Data rows:
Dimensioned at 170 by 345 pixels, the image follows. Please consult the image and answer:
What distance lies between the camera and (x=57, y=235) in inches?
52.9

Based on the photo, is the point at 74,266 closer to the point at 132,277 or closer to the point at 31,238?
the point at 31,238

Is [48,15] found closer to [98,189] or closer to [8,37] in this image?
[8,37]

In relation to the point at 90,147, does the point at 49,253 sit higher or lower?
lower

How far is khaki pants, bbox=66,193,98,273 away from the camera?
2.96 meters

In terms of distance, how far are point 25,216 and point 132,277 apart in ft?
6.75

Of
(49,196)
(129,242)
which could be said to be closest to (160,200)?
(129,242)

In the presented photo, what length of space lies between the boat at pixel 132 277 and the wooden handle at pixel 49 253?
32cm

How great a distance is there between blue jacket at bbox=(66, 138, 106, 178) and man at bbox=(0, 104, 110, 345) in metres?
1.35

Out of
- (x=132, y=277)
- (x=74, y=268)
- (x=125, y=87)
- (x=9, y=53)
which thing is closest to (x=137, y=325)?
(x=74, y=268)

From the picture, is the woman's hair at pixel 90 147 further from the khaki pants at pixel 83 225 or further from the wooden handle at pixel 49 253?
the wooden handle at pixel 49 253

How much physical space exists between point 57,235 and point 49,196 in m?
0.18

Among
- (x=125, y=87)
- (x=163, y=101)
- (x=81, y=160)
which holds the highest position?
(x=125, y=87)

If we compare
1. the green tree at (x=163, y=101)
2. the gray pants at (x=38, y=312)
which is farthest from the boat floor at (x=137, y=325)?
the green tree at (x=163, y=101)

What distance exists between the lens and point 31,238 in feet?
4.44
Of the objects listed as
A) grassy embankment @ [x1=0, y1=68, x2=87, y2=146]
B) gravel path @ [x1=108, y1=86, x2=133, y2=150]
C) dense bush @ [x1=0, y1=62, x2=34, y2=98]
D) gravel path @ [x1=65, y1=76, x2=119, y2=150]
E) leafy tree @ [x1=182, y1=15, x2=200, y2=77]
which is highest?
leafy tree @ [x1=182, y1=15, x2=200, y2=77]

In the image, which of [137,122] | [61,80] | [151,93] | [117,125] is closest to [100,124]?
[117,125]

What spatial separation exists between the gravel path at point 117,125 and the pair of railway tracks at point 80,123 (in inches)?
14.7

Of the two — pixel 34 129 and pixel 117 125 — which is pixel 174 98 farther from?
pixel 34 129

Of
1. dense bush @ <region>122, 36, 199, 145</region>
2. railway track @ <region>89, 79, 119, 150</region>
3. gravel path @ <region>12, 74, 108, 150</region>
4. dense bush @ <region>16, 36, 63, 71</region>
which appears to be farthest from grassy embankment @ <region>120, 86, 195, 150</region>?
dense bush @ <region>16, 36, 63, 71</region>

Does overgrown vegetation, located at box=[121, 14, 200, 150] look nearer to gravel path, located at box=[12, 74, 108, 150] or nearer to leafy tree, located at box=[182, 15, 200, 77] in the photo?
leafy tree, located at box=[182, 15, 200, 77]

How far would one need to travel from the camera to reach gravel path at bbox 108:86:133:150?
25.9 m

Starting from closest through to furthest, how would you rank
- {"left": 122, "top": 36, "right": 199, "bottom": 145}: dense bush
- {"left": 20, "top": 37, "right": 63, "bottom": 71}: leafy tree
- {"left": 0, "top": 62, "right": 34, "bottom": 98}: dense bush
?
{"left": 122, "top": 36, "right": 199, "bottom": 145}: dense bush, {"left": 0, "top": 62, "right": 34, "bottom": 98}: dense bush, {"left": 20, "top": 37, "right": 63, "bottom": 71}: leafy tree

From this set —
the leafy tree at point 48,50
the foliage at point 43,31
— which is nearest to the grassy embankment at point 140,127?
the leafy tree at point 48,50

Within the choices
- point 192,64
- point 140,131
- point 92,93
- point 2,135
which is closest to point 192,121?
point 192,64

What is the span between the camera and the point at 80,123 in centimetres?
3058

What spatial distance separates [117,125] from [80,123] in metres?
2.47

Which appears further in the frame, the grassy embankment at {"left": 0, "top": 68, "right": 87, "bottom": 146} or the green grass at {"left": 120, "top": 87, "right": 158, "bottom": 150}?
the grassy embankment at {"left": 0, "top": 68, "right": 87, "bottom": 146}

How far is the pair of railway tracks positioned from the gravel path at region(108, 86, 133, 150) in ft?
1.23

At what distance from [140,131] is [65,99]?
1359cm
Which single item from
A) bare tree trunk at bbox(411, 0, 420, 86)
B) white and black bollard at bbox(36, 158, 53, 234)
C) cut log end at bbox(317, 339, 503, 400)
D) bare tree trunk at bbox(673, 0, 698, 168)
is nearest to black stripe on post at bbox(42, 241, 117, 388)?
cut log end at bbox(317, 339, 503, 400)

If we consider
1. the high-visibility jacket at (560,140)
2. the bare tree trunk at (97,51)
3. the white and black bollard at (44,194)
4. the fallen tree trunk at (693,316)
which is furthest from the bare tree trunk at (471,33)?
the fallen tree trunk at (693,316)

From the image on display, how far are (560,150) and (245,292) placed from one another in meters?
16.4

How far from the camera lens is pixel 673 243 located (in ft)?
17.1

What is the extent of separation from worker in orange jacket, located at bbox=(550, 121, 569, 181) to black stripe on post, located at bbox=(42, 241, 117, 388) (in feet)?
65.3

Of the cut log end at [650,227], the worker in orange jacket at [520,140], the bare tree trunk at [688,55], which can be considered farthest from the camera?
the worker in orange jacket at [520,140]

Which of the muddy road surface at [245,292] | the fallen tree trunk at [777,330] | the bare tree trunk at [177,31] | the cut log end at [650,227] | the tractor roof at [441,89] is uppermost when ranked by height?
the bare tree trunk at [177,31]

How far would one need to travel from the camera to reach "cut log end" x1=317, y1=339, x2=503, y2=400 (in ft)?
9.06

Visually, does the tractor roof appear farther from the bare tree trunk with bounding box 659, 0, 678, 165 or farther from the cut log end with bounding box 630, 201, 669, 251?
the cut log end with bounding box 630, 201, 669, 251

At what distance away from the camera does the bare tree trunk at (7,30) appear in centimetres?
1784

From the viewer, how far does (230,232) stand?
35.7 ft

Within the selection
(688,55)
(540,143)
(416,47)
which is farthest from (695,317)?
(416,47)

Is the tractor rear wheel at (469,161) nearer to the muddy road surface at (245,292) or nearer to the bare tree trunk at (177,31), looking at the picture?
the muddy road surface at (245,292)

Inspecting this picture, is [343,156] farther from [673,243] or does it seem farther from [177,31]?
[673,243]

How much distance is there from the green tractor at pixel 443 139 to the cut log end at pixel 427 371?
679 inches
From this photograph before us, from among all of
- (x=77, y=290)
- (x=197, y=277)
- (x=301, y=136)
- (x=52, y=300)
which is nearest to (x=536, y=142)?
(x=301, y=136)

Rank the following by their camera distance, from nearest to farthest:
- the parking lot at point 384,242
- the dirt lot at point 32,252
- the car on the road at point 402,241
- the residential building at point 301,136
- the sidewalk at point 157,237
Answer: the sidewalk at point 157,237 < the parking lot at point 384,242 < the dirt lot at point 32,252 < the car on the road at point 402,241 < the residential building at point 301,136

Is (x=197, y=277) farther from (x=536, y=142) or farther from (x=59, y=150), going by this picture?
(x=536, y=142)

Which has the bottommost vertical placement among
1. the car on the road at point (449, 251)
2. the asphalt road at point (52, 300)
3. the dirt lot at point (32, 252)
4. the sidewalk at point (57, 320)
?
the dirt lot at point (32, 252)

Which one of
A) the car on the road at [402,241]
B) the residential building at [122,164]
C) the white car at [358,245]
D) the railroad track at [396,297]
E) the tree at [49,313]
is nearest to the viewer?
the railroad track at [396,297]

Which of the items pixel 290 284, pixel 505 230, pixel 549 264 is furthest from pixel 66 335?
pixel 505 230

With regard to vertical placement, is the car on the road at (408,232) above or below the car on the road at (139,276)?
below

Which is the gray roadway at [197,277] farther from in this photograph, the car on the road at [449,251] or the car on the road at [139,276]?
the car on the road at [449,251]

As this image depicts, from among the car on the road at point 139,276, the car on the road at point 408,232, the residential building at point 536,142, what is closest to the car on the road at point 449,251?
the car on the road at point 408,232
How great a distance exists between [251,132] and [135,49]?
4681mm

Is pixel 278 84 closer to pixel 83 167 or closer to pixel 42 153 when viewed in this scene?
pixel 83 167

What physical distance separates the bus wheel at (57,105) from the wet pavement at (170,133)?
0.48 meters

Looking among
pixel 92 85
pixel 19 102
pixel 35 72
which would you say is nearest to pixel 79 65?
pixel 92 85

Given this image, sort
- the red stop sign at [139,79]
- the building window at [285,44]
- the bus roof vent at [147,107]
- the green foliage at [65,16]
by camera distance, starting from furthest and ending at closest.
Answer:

Stated task:
Repeat word for word the lines running from the line containing "Which is the" to the end of the entries above, inclusive.

Task solution:
Which is the gray roadway at [197,277] farther from in this photograph, the car on the road at [449,251] or the car on the road at [139,276]?
the car on the road at [449,251]

As this image depicts, from among the car on the road at point 139,276, the car on the road at point 408,232, the residential building at point 536,142, what is closest to the car on the road at point 449,251?
the car on the road at point 408,232
How great a distance exists between [251,132] and [135,49]?
4681mm

Is pixel 278 84 closer to pixel 83 167 or closer to pixel 42 153 when viewed in this scene?
pixel 83 167

What physical distance separates the bus wheel at (57,105) from the wet pavement at (170,133)?
0.48 meters

Looking among
pixel 92 85
pixel 19 102
pixel 35 72
which would you say is nearest to pixel 79 65?
pixel 92 85

Given this image, sort
- the red stop sign at [139,79]
- the building window at [285,44]
- the bus roof vent at [147,107]
- the green foliage at [65,16]
by camera distance, starting from furthest and ending at closest.
Answer:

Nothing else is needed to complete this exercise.